From 5e2b7d52b24d3f3a9ea4273cef91d1170f9ccb78 Mon Sep 17 00:00:00 2001
From: "Dirk-Jan C. Binnema" <djcb@djcbsoftware.nl>
Date: Sun, 5 Jan 2025 22:45:39 +0200
Subject: [PATCH] mu-query.7: update documentation

In particular, regex searches.
---
 man/mu-query.7.org | 170 +++++++++++++++++++++++++++++++++------------
 1 file changed, 126 insertions(+), 44 deletions(-)
diff --git a/man/mu-query.7.org b/man/mu-query.7.org
index 0cb1cd3c..694a56eb 100644
--- a/man/mu-query.7.org
+++ b/man/mu-query.7.org
@@ -18,48 +18,87 @@ provide examples. As a companion to this, we recommend the *mu info fields*
 command to get an up-to-date list of the available fields and flags.
 
 Furthermore, *mu find* provides the *--analyze* option, which shows how *mu*
-interprets your query; see the *ANALYZING QUERIES* section below.
+interprets your query; similarly, mu4e has a command. mu4e-analyze-last-query.
+See the *ANALYZING QUERIES* section for further details.
 
 *NOTE:* if you use queries on the command-line (say, for *mu find*), you need to
 quote any characters that would otherwise be interpreted by the shell, such as
-*""*, *(* and *)* and whitespace.
+'"', '*', '(' and ')'. The details are shell-specific. In case of doubt, the
+*--analyze* option can be useful.
 
 * TERMS
 
 The basic building blocks of a query are *terms*; these are just normal words like
-`banana' or `hello', or words prefixed with a field-name which makes them apply
+"banana" or "hello", or words prefixed with a field-name which makes them apply
 to just that field. See *mu info fields* for all the available fields.
 
 Some example queries:
+
 #+begin_example
 vacation
 subject:capybara
 maildir:/inbox
 #+end_example
 
-Terms without an explicit field-prefix, (like `vacation' above) are interpreted
-like:
+Terms without an explicit field-prefix, (like "vacation" above) are interpreted
+as:
+
 #+begin_example
 to:vacation or subject:vacation or body:vacation or ...
 #+end_example
 
-The language is case-insensitive for terms and attempts to `flatten' diacritics,
+The language is case-insensitive for terms and attempts to "flatten" diacritics,
 so =angtrom= matches =Ångström=.
 
-If terms contain whitespace, they need to be quoted:
+If terms contain whitespace, they need to be quoted.
+
 #+begin_example
 subject:"hi there"

● **Available data**
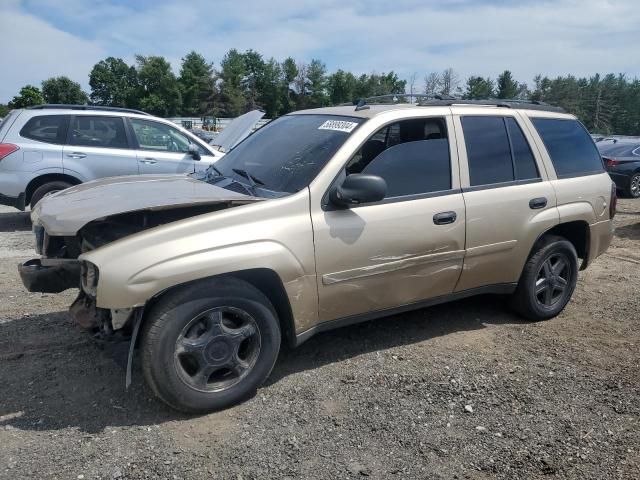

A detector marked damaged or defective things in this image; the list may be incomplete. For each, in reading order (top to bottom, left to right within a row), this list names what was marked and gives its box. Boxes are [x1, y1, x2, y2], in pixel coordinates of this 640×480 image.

damaged hood [32, 176, 260, 236]
crumpled front bumper [18, 258, 80, 292]
damaged gold suv [21, 98, 616, 412]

● **Exercises to complete**
1. Answer these about the mu-query documentation patch, one line each:
(a) Which mu4e command does the patch name for analyzing a query?
(b) How many insertions and deletions does the patch report?
(c) Which pair of words shows that diacritics are flattened?
2. Write the next part of the mu-query documentation patch, picking up after its last line.

● **Task-by-task outputs**
1.
(a) mu4e-analyze-last-query
(b) 126 insertions and 44 deletions
(c) =angtrom= matches =Ångström=

2.
 #+end_example
-This is a so-called =phrase query=, which means that we match against subjects
-that contain the literal phrase "hi there". Phrase queries only work for fields
-that are /indexed/, i.e., fields with *index* in the *mu info fields* search column.
 
-Remember that you need to escape those quotes when using this from the
-command-line:
+This is a so-called =phrase query=, which means that we match against subjects
+that contain the literal phrase "hi there". Phrase queries only work for certain
+fields; they have the word *phrase* in their *mu info fields* search column.
+
+** Quoting queries for the shell
+
+Remember that you need to escape the quotes for a search query when using this
+from the command-line; otherwise, the shell (or most shells) process the queries
+and *mu* never sees them.
+
+In this case, that means the difference between search for a subject "hi there"
+versus and subject "hi" and some word "there" that can appear in any of the
+combination fields for <empty> (combination fields are discussed below).
+
+We can use the mentioned *--analyze* option to show the difference:
+
 #+begin_example
-mu find subject:\\"hi there\\"
+mu find subject:"hi there" --analyze
+* query:
+  subject:hi there
+* parsed query:
+  (and (subject "hi") (_ "there"))
+* parsed query (expanded):
+  (and (subject "hi") (or (to "there") (cc "there") (bcc "there") (from "there") (subject "there") (body "there") (embed "there")))
+* Xapian query:
+  Query((Shi AND (Tthere OR Cthere OR Hthere OR Fthere OR Sthere OR Bthere OR Ethere)))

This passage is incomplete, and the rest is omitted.